§ **What the task requires**: Whatever the lines below say, output them exactly.

§ **Extracted material**:
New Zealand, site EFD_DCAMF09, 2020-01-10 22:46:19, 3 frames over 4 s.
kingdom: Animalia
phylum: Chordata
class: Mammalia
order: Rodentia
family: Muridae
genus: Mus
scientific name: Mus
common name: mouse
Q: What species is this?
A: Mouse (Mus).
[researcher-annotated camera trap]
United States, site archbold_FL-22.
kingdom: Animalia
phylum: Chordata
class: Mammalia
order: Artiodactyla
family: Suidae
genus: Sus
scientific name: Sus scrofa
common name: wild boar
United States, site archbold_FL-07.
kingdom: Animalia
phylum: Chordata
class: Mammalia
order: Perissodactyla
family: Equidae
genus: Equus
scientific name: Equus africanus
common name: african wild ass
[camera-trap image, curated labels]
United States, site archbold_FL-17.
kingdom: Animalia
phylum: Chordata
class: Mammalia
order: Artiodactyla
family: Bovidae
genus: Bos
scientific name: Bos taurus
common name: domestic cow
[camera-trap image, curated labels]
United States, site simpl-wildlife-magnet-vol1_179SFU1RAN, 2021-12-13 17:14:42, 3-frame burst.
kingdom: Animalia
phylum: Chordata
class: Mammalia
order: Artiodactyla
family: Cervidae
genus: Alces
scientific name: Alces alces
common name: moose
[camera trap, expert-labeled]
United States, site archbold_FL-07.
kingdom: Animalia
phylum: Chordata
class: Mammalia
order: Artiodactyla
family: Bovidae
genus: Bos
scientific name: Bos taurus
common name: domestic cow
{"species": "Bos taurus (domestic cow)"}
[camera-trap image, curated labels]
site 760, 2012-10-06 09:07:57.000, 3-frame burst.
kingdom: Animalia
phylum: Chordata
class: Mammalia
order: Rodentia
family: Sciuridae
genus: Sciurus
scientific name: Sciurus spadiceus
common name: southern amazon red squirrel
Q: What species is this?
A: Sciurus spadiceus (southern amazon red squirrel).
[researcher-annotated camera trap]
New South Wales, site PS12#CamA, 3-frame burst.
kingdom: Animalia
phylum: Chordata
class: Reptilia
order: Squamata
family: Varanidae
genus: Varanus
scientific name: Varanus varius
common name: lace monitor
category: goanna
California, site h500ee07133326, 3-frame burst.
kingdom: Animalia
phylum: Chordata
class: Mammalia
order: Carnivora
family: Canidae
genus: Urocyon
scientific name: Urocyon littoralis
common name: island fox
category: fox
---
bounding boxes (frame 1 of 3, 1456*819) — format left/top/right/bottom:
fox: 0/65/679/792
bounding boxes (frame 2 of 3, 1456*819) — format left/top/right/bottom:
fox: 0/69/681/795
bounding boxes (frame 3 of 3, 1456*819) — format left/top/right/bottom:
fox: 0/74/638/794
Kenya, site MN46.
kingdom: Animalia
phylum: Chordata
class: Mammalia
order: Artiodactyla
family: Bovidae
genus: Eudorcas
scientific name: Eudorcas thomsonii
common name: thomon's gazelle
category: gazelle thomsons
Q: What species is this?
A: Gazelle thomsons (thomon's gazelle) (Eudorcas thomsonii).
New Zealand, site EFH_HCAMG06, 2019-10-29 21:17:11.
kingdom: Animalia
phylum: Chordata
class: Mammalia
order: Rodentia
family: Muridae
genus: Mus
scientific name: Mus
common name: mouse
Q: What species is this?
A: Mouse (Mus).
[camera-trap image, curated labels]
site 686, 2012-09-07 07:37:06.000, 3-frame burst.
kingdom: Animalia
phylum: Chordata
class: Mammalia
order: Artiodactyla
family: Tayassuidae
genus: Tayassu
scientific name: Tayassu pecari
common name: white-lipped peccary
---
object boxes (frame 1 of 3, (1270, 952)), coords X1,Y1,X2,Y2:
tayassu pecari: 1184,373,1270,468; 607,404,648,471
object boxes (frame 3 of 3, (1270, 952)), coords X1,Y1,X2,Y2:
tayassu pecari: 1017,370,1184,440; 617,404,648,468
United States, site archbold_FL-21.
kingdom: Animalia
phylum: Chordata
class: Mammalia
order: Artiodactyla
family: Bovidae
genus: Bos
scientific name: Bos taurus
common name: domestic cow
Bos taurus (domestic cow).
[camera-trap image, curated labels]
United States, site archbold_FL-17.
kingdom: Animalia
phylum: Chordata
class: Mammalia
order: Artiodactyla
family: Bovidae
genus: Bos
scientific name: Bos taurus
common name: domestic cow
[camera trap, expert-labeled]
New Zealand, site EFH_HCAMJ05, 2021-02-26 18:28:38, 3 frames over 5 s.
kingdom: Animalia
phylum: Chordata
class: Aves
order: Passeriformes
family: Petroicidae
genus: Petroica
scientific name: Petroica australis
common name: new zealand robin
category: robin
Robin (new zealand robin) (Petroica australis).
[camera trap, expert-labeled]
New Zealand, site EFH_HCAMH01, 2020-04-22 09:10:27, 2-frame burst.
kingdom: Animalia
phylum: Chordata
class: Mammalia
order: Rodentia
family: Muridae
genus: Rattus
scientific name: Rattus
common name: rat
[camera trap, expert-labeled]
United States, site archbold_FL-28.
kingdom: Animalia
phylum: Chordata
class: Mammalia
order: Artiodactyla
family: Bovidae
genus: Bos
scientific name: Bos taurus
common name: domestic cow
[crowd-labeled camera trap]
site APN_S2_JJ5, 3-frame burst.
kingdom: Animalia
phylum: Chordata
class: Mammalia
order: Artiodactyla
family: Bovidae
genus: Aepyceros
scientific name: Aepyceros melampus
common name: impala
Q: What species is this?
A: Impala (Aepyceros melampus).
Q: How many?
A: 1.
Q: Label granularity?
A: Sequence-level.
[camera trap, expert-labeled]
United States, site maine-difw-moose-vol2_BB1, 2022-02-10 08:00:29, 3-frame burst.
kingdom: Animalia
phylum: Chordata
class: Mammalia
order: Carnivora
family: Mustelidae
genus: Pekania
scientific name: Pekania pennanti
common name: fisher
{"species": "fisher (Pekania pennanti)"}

§ **Answer space**:
New Zealand, site EFD_DCAMF09, 2020-01-10 22:46:19, 3 frames over 4 s.
kingdom: Animalia
phylum: Chordata
class: Mammalia
order: Rodentia
family: Muridae
genus: Mus
scientific name: Mus
common name: mouse
Q: What species is this?
A: Mouse (Mus).
[researcher-annotated camera trap]
United States, site archbold_FL-22.
kingdom: Animalia
phylum: Chordata
class: Mammalia
order: Artiodactyla
family: Suidae
genus: Sus
scientific name: Sus scrofa
common name: wild boar
United States, site archbold_FL-07.
kingdom: Animalia
phylum: Chordata
class: Mammalia
order: Perissodactyla
family: Equidae
genus: Equus
scientific name: Equus africanus
common name: african wild ass
[camera-trap image, curated labels]
United States, site archbold_FL-17.
kingdom: Animalia
phylum: Chordata
class: Mammalia
order: Artiodactyla
family: Bovidae
genus: Bos
scientific name: Bos taurus
common name: domestic cow
[camera-trap image, curated labels]
United States, site simpl-wildlife-magnet-vol1_179SFU1RAN, 2021-12-13 17:14:42, 3-frame burst.
kingdom: Animalia
phylum: Chordata
class: Mammalia
order: Artiodactyla
family: Cervidae
genus: Alces
scientific name: Alces alces
common name: moose
[camera trap, expert-labeled]
United States, site archbold_FL-07.
kingdom: Animalia
phylum: Chordata
class: Mammalia
order: Artiodactyla
family: Bovidae
genus: Bos
scientific name: Bos taurus
common name: domestic cow
{"species": "Bos taurus (domestic cow)"}
[camera-trap image, curated labels]
site 760, 2012-10-06 09:07:57.000, 3-frame burst.
kingdom: Animalia
phylum: Chordata
class: Mammalia
order: Rodentia
family: Sciuridae
genus: Sciurus
scientific name: Sciurus spadiceus
common name: southern amazon red squirrel
Q: What species is this?
A: Sciurus spadiceus (southern amazon red squirrel).
[researcher-annotated camera trap]
New South Wales, site PS12#CamA, 3-frame burst.
kingdom: Animalia
phylum: Chordata
class: Reptilia
order: Squamata
family: Varanidae
genus: Varanus
scientific name: Varanus varius
common name: lace monitor
category: goanna
California, site h500ee07133326, 3-frame burst.
kingdom: Animalia
phylum: Chordata
class: Mammalia
order: Carnivora
family: Canidae
genus: Urocyon
scientific name: Urocyon littoralis
common name: island fox
category: fox
---
bounding boxes (frame 1 of 3, 1456*819) — format left/top/right/bottom:
fox: 0/65/679/792
bounding boxes (frame 2 of 3, 1456*819) — format left/top/right/bottom:
fox: 0/69/681/795
bounding boxes (frame 3 of 3, 1456*819) — format left/top/right/bottom:
fox: 0/74/638/794
Kenya, site MN46.
kingdom: Animalia
phylum: Chordata
class: Mammalia
order: Artiodactyla
family: Bovidae
genus: Eudorcas
scientific name: Eudorcas thomsonii
common name: thomon's gazelle
category: gazelle thomsons
Q: What species is this?
A: Gazelle thomsons (thomon's gazelle) (Eudorcas thomsonii).
New Zealand, site EFH_HCAMG06, 2019-10-29 21:17:11.
kingdom: Animalia
phylum: Chordata
class: Mammalia
order: Rodentia
family: Muridae
genus: Mus
scientific name: Mus
common name: mouse
Q: What species is this?
A: Mouse (Mus).
[camera-trap image, curated labels]
site 686, 2012-09-07 07:37:06.000, 3-frame burst.
kingdom: Animalia
phylum: Chordata
class: Mammalia
order: Artiodactyla
family: Tayassuidae
genus: Tayassu
scientific name: Tayassu pecari
common name: white-lipped peccary
---
object boxes (frame 1 of 3, (1270, 952)), coords X1,Y1,X2,Y2:
tayassu pecari: 1184,373,1270,468; 607,404,648,471
object boxes (frame 3 of 3, (1270, 952)), coords X1,Y1,X2,Y2:
tayassu pecari: 1017,370,1184,440; 617,404,648,468
United States, site archbold_FL-21.
kingdom: Animalia
phylum: Chordata
class: Mammalia
order: Artiodactyla
family: Bovidae
genus: Bos
scientific name: Bos taurus
common name: domestic cow
Bos taurus (domestic cow).
[camera-trap image, curated labels]
United States, site archbold_FL-17.
kingdom: Animalia
phylum: Chordata
class: Mammalia
order: Artiodactyla
family: Bovidae
genus: Bos
scientific name: Bos taurus
common name: domestic cow
[camera trap, expert-labeled]
New Zealand, site EFH_HCAMJ05, 2021-02-26 18:28:38, 3 frames over 5 s.
kingdom: Animalia
phylum: Chordata
class: Aves
order: Passeriformes
family: Petroicidae
genus: Petroica
scientific name: Petroica australis
common name: new zealand robin
category: robin
Robin (new zealand robin) (Petroica australis).
[camera trap, expert-labeled]
New Zealand, site EFH_HCAMH01, 2020-04-22 09:10:27, 2-frame burst.
kingdom: Animalia
phylum: Chordata
class: Mammalia
order: Rodentia
family: Muridae
genus: Rattus
scientific name: Rattus
common name: rat
[camera trap, expert-labeled]
United States, site archbold_FL-28.
kingdom: Animalia
phylum: Chordata
class: Mammalia
order: Artiodactyla
family: Bovidae
genus: Bos
scientific name: Bos taurus
common name: domestic cow
[crowd-labeled camera trap]
site APN_S2_JJ5, 3-frame burst.
kingdom: Animalia
phylum: Chordata
class: Mammalia
order: Artiodactyla
family: Bovidae
genus: Aepyceros
scientific name: Aepyceros melampus
common name: impala
Q: What species is this?
A: Impala (Aepyceros melampus).
Q: How many?
A: 1.
Q: Label granularity?
A: Sequence-level.
[camera trap, expert-labeled]
United States, site maine-difw-moose-vol2_BB1, 2022-02-10 08:00:29, 3-frame burst.
kingdom: Animalia
phylum: Chordata
class: Mammalia
order: Carnivora
family: Mustelidae
genus: Pekania
scientific name: Pekania pennanti
common name: fisher
{"species": "fisher (Pekania pennanti)"}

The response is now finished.